Cette langue française qu’on assassine
par Henry Moreigne
mardi 14 mai 2013
Parler du destin de la langue française c'est aborder la question de la mondialisation et de la forme qu'on souhaite lui donner. Las, la globalisation ce n'est pas seulement un enrichissement partagé de la planète. C'est aussi un rouleau compresseur qui écrase les cultures pour n'en asseoir qu'une, consumériste et individualiste.
Une seule langue, un seul mode de vie est-ce souhaitable alors que l'on sait que le mode de développement dominant est incompatible avec les ressources de la planète et que l'avenir de la biosphère passe par la préservation de la biodiversité ?
A quoi peut servir le concept "d'exception culturelle française" si la défense du français est considérée par les élites comme accessoire et dépassée ? Oui, une langue c'est l'âme d'un peuple, de son identité, de son histoire, de sa culture. A ce titre, la disposition du projet de loi sur l'enseignement supérieur présenté par la ministre Geneviève Fioraso est révélatrice de l'abandon en rase campagne de la défense de notre langue par nos dirigeants.

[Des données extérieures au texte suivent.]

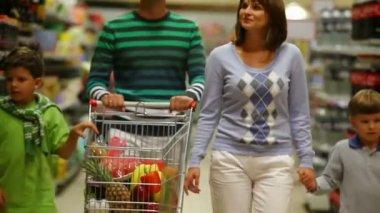 Familjen shopping — Stockvideo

L'article 2 du texte incriminé prévoit ainsi d'élargir la possibilité donnée aux universités françaises d'assurer des enseignements dans une langue étrangère, en anglais notamment. Un petit rien qui cumulé à des reculades tous azimuts condamne notre langue à être celle des derniers des Mohicans. Alors oui, l'Académie française est dans son rôle quand elle dénonce "les dangers d'une mesure qui favorise la marginalisation de notre langue". Oui, le philosophe Michel Serres a raison de dénoncer un abandon de souveraineté linguistique face à l'impérialisme anglo-américain.
A force de couper un par un les fils qui composent la toile d'araignée, un coup de ciseau faussement anodin provoquera l'effondrement total. Les dispositions du projet de loi Fioraso ne seraient pas critiquables si l'Etat et ses représentants avaient une attitude offensive et défendaient courageusement le français et la culture française. C'est tout le contraire. Le service public audiovisuel véhicule à longueur de journée une sous-culture américaine qui façonne les aspirations et les comportements de notre jeunesse.
Alors qu'aux lendemains de la seconde guerre mondiale la langue française était consacrée comme l'une des langues officielles des instances internationales, plus personne ne veille au respect de cet acquis. L'Union Européenne en est un bel exemple puisqu'insidieusement et de façon informelle, l'anglais en est devenu la langue officielle, parlée et écrite, au détriment du français et de l'allemand.
" Prenez garde ! Je vais parler en français" prévenait avec un accent délicieux Winston Churchill en 1949 à Strasbourg dans un discours prononcé à l'occasion de la création du Conseil de l'Europe. Francophile assumé, le vieux lion avait adressé aux Français, le 21 octobre 1940, quelques mois après la signature de l'armistice un remarquable discours les exhortant à la résistance. Un discours prononcé en français, en témoignage de son respect pour une culture qu'il appréciait (cf vidéo ci-dessous).
"Français ! Armez vos cœurs à neuf avant qu'il ne soit trop tard ! Jamais je ne croirai que l'âme de la France soit morte, que sa place parmi les grandes nations du monde puisse être à jamais perdue" déclarait alors le chef du gouvernement Britannique.
Claude Hagège, à sa façon, lui répond dans les colonnes du Monde. "On se demande, pourtant, d'où peut bien venir, en France, cet acharnement contre la langue française. De la monarchie à la République, surtout aux heures les plus tragiques de cette dernière, tout illustre ce dicton : "C'est par sa langue que vit une nation" écrit notamment ce professeur au Collège de France.
Il est grand temps d'entrer en résistance. Là où croît le péril croît aussi ce qui sauve. La vive réaction d'une quarantaine de parlementaire PS emmenés par Pouria Amirshahi, député des français de l'étranger met du baume au coeur aux amoureux de notre langue et de la francophonie. On ne manquera pas à cet égard de lire sa très belle tribune reprise dans Marianne.